Sowohl Jes 34,13f. als auch Jer 50,39 parallelisieren die Begriffe אִיּים ’ijjîm und צִיִּים ṣijjîm (→ Dämonen). Jes 34,13-14 zählt als Bewohner der Trümmer Edoms neben אִיּים ’ijjîm und צִיִּים ṣijjîm folgende Wesen auf: → Schakal, → Strauß, → Bock und → Lilit. Nach Jer 50,39 lassen sich im zerstörten Babylon אִיּים ’ijjîm und צִיִּים ṣijjîm sowie → Strauße nieder. Nach Jes 13,21f. werden die Trümmer Babylons von צִיִּים ṣijjîm und אִיּים ’ijjîm sowie ’ochîm bevölkert, daneben finden sich die → Wüstentiere Schakal, Ziegenbock und Strauß. Nur in Jes 13,22 werden die אִיּים ’ijjîm mit dem Zusatz עָנָה ‘ānāh verbunden, das wohl von ענה ‘nh I „antworten“ oder IV „singen“ abzuleiten ist (Wortspiel mit Strauß בְּנוֹת יַעֲנָה bənôt ja‘ǎnāh?). Der Ausdruck korrespondiert mit Jes 34,14b, so dass in beiden Texten die unheimlichen Laute der nacheinander rufenden Wesen beschrieben werden. Es sind keine menschlichen Gesänge mehr zu hören, sondern nur noch das unheimliche Heulen und Klagen der Trümmerbewohner.

**Aufgabe**: Welche Wesen lassen sich laut dem Quelltext nach Jer 50,39 im zerstörten Babylon nieder?

**Datenauszüge**:
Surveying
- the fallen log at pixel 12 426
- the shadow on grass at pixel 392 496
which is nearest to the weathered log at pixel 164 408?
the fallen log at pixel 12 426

**Antwort**: Nach Jer 50,39 lassen sich dort אִיּים ’ijjîm und צִיִּים ṣijjîm sowie Strauße nieder.